Professionally produced series and films, as well as other works of art, will remain the province of human creativity, Sarandos maintained during the company’s third-quarter earnings interview.
“AI content replacing viewing of existing user-generated content, that starts to make sense,” he said. At the same time, he added, “It takes a great artist to make something great. Writing and making shows and films well is a rare commodity, and it’s only done successfully by very few people. So, AI can give creatives better tools to enhance their overall TV movie experience for our members. But it doesn’t automatically make you a great storyteller if you’re not.”
Music is a “leading indicator” of AI’s impact, in Sarandos’ view. “AI generated music has been around for a long time, and there’s a lot of it,” he said. “And it’s a pretty small part of total listening, and established artists like Taylor Swift continue to be more popular than ever. So even in a world filled with AI music, AI seems to be mostly a tool for musicians to take their sound in new directions.”
In its quarterly letter to shareholders, the company held forth on the ways that AI is going to, as Sarandos put it, “help us and help our creative partners tell stories better, faster, and in new ways.”
Hollywood has been on edge about Sora 2 given Open AI’s decision to initially force copyright holders to opt out of having their work used to train the model. Major talent agencies, unions and trade groups have voiced their objections and last week the estate of Martin Luther King Jr. reached an agreement with OpenAI to pause videos featuring King. Breaking Bad star Bryan Cranston said in a statement via SAG-AFTRA on Monday he was “deeply concerned” by videos featuring him spreading across Sora, but came to appreciate the guardrails OpenAI has begun to erect.

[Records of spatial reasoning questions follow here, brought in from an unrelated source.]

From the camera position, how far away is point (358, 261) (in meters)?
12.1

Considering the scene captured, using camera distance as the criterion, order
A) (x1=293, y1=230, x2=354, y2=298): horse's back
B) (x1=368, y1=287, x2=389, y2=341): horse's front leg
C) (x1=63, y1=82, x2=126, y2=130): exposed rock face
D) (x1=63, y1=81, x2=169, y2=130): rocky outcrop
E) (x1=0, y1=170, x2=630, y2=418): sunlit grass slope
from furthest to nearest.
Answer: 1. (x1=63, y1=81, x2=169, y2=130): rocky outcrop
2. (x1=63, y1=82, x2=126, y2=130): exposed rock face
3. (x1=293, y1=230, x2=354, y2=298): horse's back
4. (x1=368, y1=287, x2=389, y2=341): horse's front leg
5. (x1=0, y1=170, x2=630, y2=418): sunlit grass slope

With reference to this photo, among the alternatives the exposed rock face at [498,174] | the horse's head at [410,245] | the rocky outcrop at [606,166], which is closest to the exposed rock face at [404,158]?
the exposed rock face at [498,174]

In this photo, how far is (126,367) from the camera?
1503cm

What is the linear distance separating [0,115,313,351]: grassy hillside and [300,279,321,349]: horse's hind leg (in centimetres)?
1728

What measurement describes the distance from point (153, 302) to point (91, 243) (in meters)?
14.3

As Netflix embraces AI in some of its operations, Sarandos emphasized, “We’re not chasing novelty for novelty’s sake here, and we’re investing in what we believe delivers value for creators and members alike. So we’re not worried about AI replacing creativity, but we’re very excited about AI creating tools to help creativity.”
Most of the “Product + Innovation” section of the shareholder letter was taken up by paragraphs about AI, with the company expressing a strikingly optimistic outlook on its impact. In addition to production, the company said it uses AI and machine learning already to fine-tune its user interface, place relevant ads on shows across its subscriber footprint, localize promotional assets and improve other functions.
“Given our significant data assets and at-scale products and business processes, we are very well positioned to effectively leverage ongoing advances in AI,” the letter said. “We believe Generative AI presents a significant opportunity for us to deliver benefits to our members, creators, and business.”
As Netflix and other major media and tech companies navigate through a period of anxiety about AI in the creative community, the shareholder letter declared the technology is “empowering” for creators. GenAI tools can “help them achieve their visions and deliver even more impactful titles for members,” the letter continued. “For example, in Happy Gilmore 2, filmmakers used GenAI coupled with ML and Eyeline’s proprietary volumetric capture technologies to de-age characters during the opening flashback scene. And the producers of Billionaires’ Bunker used various GenAI tools during pre-production, including for pre-visualization to explore wardrobe and set designs.”
Netflix recently issued guidelines for the use of AI in production, the letter recalled.
Co-CEO Greg Peters also weighed in on the topic during the earnings interview.
“Our thinking about AI hasn’t really changed over a decade and a half or more,” he said. “We’ve had a long history of developing machine learning and AI solutions. We’ve got a deep technology DNA. We’ve got significant data assets, scaled consumer products, scaled business processes – all of that, we think, enables us to have the opportunity to leverage new technical capabilities as they come online. And that’s our job. We are engaging proactively to do so.”